Records
----------------------------------------

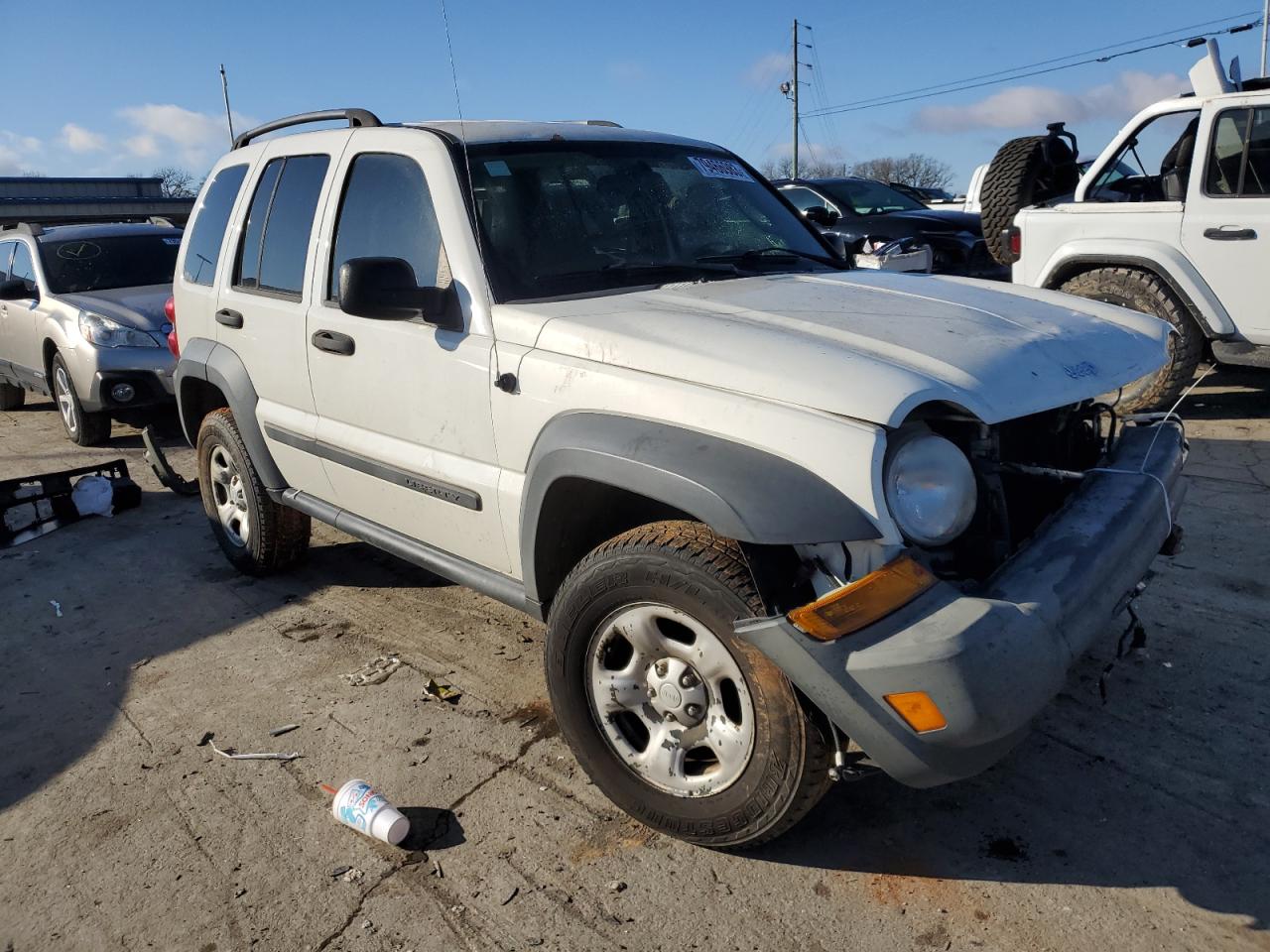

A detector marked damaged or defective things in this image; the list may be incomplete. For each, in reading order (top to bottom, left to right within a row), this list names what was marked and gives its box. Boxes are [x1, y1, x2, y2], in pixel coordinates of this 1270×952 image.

damaged front bumper [741, 423, 1183, 791]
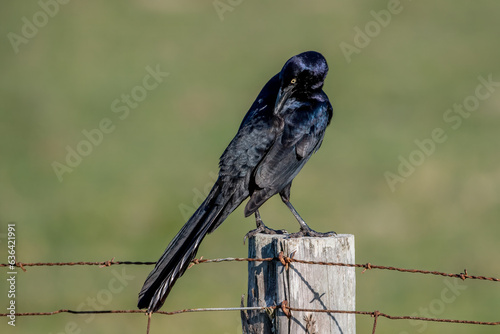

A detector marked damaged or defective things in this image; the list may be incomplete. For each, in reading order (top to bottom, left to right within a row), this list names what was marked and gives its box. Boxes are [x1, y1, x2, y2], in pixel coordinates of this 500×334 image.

rusty barbed wire [1, 253, 498, 282]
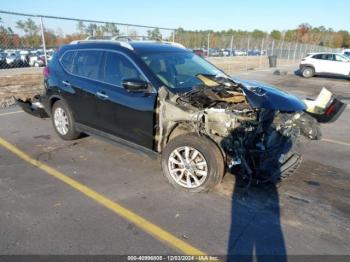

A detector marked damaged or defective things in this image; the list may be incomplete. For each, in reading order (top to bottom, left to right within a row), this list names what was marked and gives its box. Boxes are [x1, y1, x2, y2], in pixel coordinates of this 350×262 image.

damaged black suv [20, 37, 346, 191]
crumpled hood [232, 77, 306, 111]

----------------------------------------

Lay out the items above as a two-column CSV with the header "prompt,labels" and one row per item. Put each item's text and its answer in quoted fields with line breaks replaced by spaces, and omit the pictures.

Exercise result:
prompt,labels
"A detector marked damaged or defective things in this image; the list may be incomplete. For each, in reading order (top to bottom, left to right within a row), this list names what was marked and gives its box. Boxes are [x1, y1, x2, y2], in pixel coordinates of this 1270×952 image.","damaged front bumper [741, 423, 1183, 791]"
"A detector marked damaged or defective things in this image; the list may be incomplete. For each, in reading order (top to bottom, left to right within a row), this list names what was marked and gives its box. Boxes are [x1, y1, x2, y2], in pixel coordinates of this 500×334 image.","rusty barbed wire [1, 253, 498, 282]"
"A detector marked damaged or defective things in this image; the list may be incomplete. For each, in reading order (top to bottom, left to right within a row), this list names what was marked and gives its box. Boxes are [x1, y1, x2, y2], in pixel coordinates of this 350×262 image.","damaged black suv [20, 37, 346, 191] crumpled hood [232, 77, 306, 111]"